══ INPUT RECORDS ══

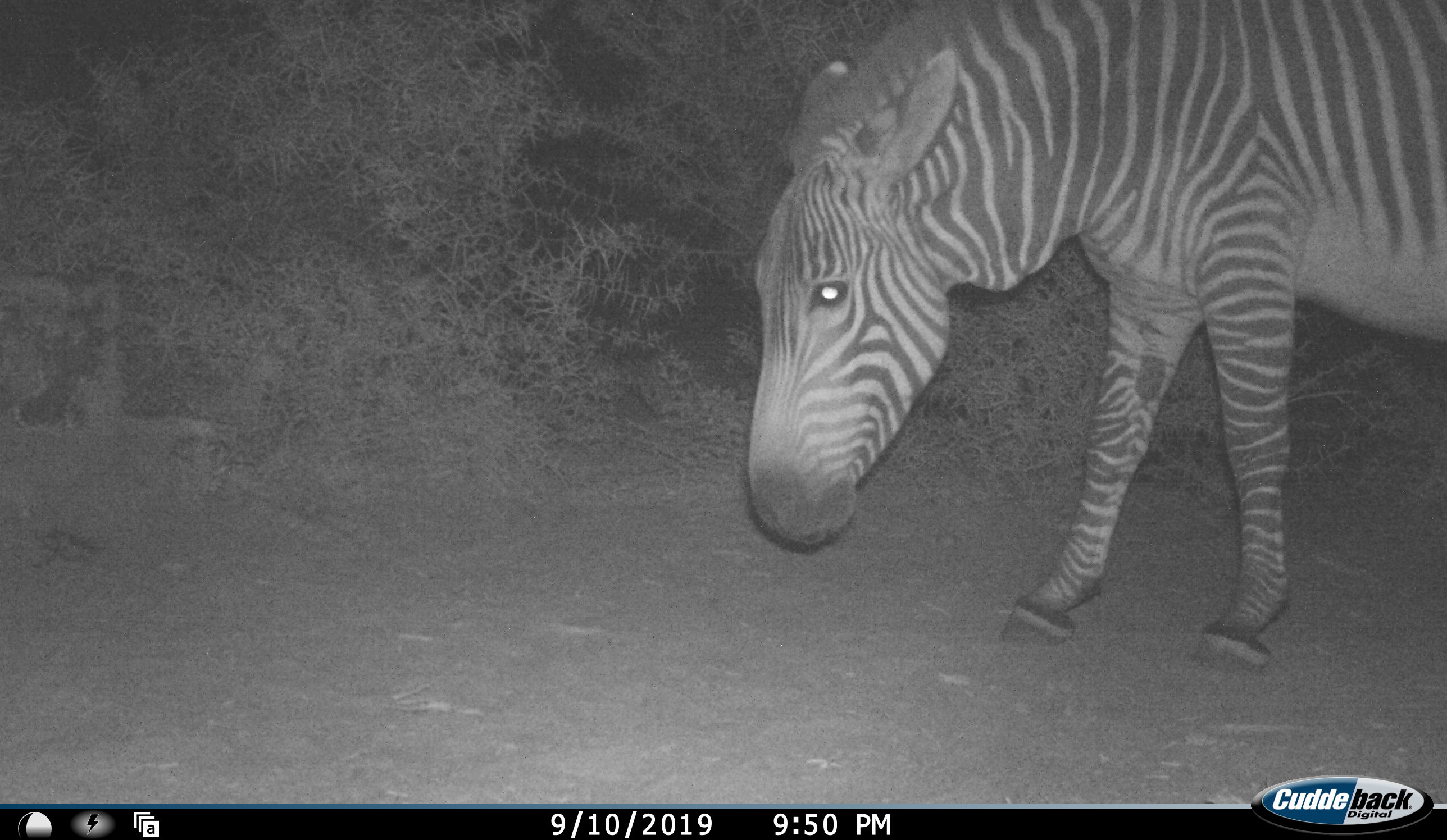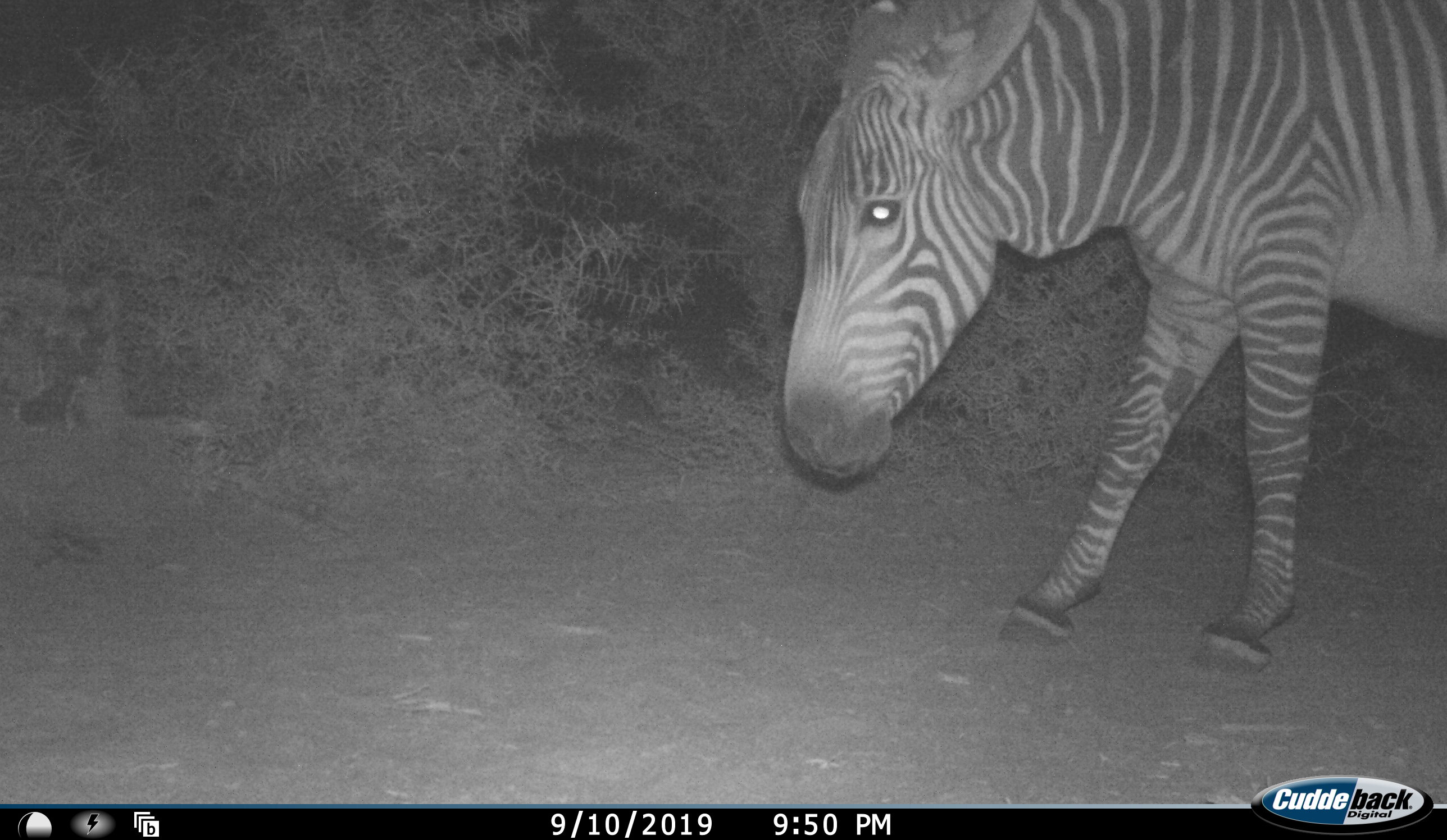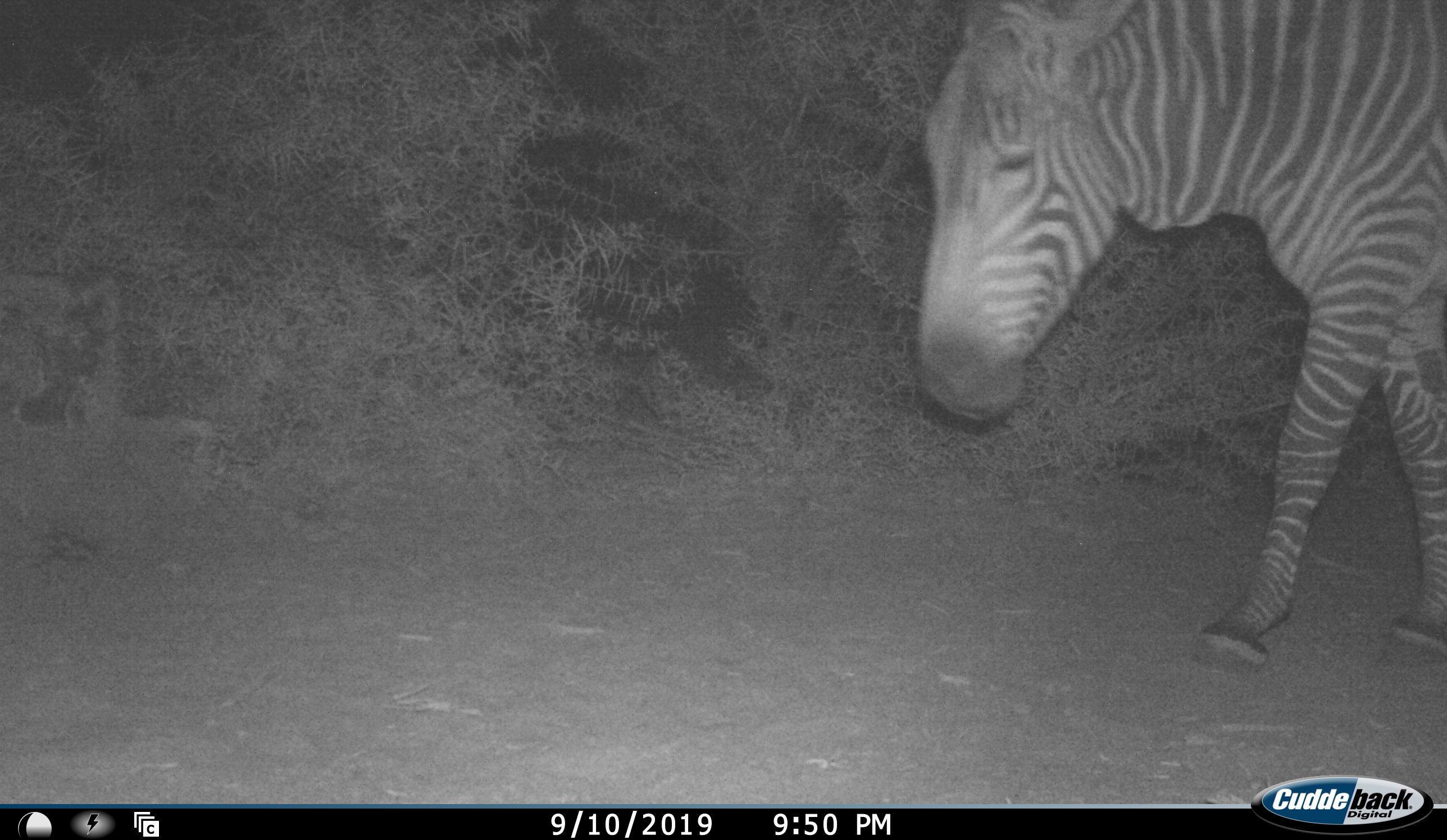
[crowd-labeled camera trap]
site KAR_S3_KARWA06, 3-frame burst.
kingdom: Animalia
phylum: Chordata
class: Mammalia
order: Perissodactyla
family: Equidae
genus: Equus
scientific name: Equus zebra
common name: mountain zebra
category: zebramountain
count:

═══

GOAL OF THE EXERCISE
Give the records again exactly, pictures left out.

EXERCISE ANSWER
[crowd-labeled camera trap]
site KAR_S3_KARWA06, 3-frame burst.
kingdom: Animalia
phylum: Chordata
class: Mammalia
order: Perissodactyla
family: Equidae
genus: Equus
scientific name: Equus zebra
common name: mountain zebra
category: zebramountain
count:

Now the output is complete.